Qual é a primeira coisa que vem a sua mente quando o nome de Gustavo Kuerten é citado? Posso presumir que pensou em tênis, acertei?

Quando Kuerten emergiu no cenário internacional do tênis no final da década de 1990, o esporte era pouco difundido no Brasil e não contava com uma base sólida de fãs e nem de praticantes. No entanto, as vitórias marcantes do tenista conquistaram rapidamente o público brasileiro, despertando o interesse e a paixão pelo tênis.

A popularização do tênis no Brasil impulsionada por Gustavo Kuerten teve um impacto significativo no esporte como um todo. O número de praticantes aumentou consideravelmente, assim como o interesse por eventos de tênis, tanto nacionais quanto internacionais. Isso levou ao crescimento do circuito profissional e amador no país, impulsionou o mercado e ajudou muita gente a viver de um esporte antes considerado “para poucos”.

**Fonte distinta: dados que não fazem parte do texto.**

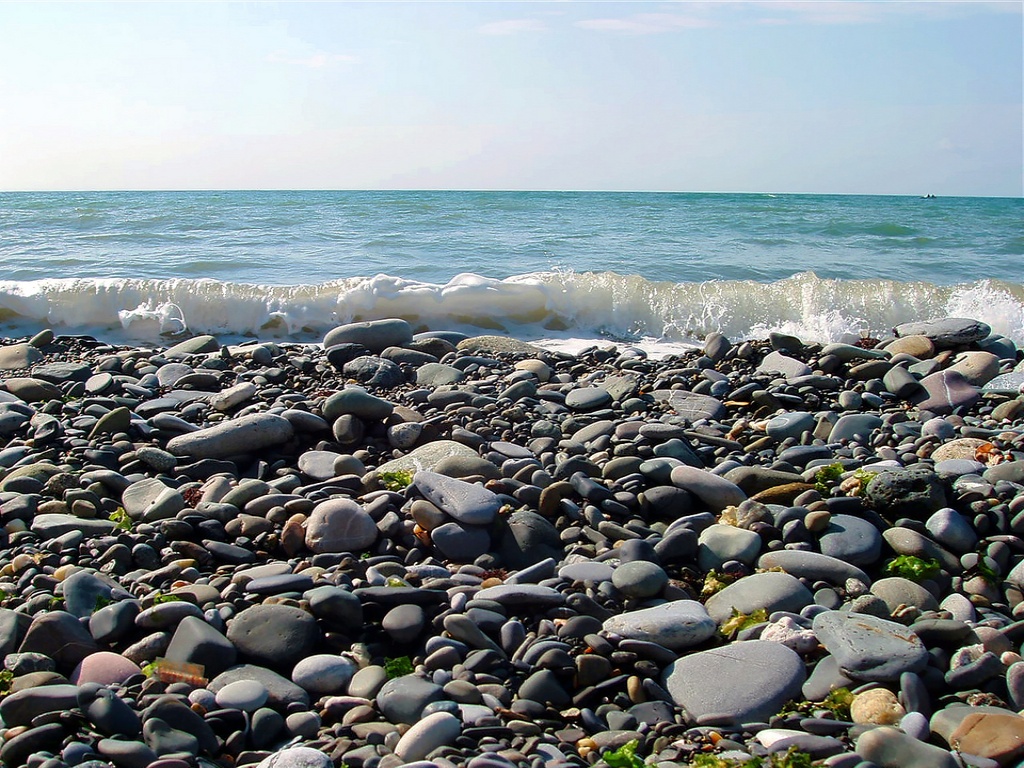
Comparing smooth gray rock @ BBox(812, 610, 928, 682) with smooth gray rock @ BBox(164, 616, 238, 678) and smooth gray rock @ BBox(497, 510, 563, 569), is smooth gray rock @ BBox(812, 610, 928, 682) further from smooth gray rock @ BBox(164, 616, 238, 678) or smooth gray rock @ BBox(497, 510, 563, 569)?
smooth gray rock @ BBox(164, 616, 238, 678)

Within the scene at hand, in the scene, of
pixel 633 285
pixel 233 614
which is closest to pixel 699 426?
pixel 233 614

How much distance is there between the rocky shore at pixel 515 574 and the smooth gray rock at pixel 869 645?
0.01 metres

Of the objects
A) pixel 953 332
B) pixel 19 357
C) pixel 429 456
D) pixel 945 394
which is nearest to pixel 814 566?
pixel 429 456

Popularidade alcançada por Gustavo Kuerten projetou o tênis brasileiro para um novo estágio em termos de popularidade. Foto: Terra

A imprensa, por sua vez, encontrou a ferramenta ideal para aproximar esse “novo esporte” do grande público e, assim, gerar mais conteúdo e interesse. Dessa forma, em um círculo virtuoso, a modalidade passou a ganhar cada vez mais espaço na mídia. Quando Guga pendurou sua raquete, a visibilidade do tênis e os negócios gerados em torno dele haviam crescido exponencialmente.

Ídolos esportivos, como Gustavo Kuerten, Gabriel Medina ou a seleção brasileira de vôlei de 1992, desempenham um papel fundamental no desenvolvimento do esporte, pois inspiram, motivam e atraem um público maior. Sua influência contribui para o crescimento do número de praticantes e atrai investimentos financeiros, impulsionando o esporte em direção ao sucesso e à sustentabilidade a longo prazo.

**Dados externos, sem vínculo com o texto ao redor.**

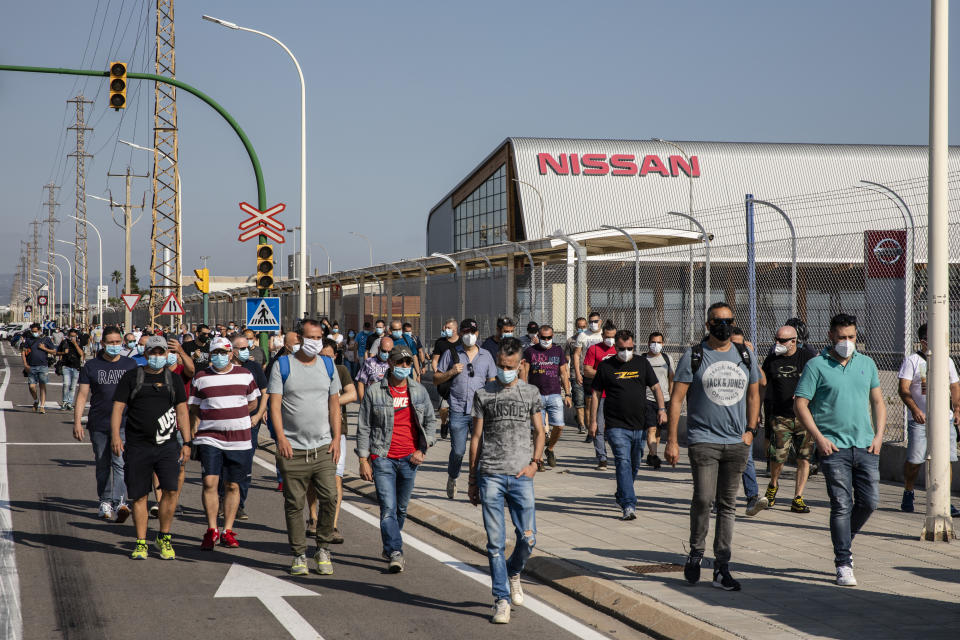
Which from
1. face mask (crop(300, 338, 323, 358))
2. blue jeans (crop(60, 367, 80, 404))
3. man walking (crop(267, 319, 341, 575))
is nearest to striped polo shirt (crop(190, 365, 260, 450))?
man walking (crop(267, 319, 341, 575))

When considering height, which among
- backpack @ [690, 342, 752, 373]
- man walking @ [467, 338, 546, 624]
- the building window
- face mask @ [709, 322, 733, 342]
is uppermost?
the building window

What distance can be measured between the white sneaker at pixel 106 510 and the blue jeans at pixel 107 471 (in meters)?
0.03

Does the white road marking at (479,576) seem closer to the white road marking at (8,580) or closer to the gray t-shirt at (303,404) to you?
the gray t-shirt at (303,404)

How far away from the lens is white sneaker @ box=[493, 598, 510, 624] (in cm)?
666

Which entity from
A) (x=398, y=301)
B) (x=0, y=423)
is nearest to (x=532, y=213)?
(x=398, y=301)

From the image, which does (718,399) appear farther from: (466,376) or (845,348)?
(466,376)

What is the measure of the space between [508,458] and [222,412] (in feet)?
10.5

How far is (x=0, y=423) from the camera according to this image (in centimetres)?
2130

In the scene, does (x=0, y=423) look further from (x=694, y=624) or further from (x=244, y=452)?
(x=694, y=624)

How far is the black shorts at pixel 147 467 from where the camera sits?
28.9 feet

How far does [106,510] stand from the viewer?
417 inches

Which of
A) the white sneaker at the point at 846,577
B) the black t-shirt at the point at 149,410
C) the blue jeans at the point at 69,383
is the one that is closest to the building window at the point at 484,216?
the blue jeans at the point at 69,383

E porque estou escrevendo sobre isso? Bem, essa introdução foi necessária para sustentar o que vou dizer a seguir, uma vez que, na minha visão, a va’a no Brasil vai na contramão dessa lógica.

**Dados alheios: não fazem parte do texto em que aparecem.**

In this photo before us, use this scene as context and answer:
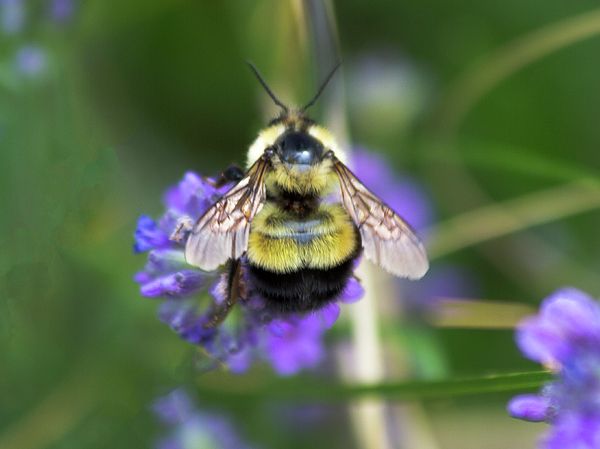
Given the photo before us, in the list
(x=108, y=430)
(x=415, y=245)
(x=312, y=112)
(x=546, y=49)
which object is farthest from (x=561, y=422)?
(x=546, y=49)

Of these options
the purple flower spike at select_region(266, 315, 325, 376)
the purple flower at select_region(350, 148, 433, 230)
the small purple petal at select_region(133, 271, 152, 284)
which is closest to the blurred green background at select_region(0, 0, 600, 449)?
the purple flower at select_region(350, 148, 433, 230)

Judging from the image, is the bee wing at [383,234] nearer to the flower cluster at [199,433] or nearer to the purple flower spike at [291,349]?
the purple flower spike at [291,349]

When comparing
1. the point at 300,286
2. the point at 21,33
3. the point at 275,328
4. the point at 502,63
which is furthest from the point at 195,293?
the point at 502,63

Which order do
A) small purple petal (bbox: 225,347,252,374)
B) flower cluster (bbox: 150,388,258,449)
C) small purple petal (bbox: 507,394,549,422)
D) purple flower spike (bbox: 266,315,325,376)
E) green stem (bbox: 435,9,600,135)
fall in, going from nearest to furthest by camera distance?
small purple petal (bbox: 507,394,549,422) → small purple petal (bbox: 225,347,252,374) → purple flower spike (bbox: 266,315,325,376) → flower cluster (bbox: 150,388,258,449) → green stem (bbox: 435,9,600,135)

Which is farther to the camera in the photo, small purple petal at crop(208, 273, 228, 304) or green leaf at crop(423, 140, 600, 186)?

Formato pouco atrativo para além do nicho

Hoje em dia o Aloha Spirit Midia é o único site de notícias do Brasil a cobrir regularmente as provas campeonato brasileiro de va’a. Sabe por que isso acontece? Porque o formato atual do campeonato brasileiro é pouco atrativo para além do público diretamente envolvido.

E por que fazemos isso? Realizamos a cobertura das provas de va’a devido à nossa linha editorial abrangente, que engloba todos os aspectos desse esporte. Essa abordagem tem sido a chave para o nosso sucesso como líderes do segmento, sendo uma referência tanto na cobertura esportiva quanto em temas como segurança e cultura. Ou seja, para nossa estratégia de negócios, funciona.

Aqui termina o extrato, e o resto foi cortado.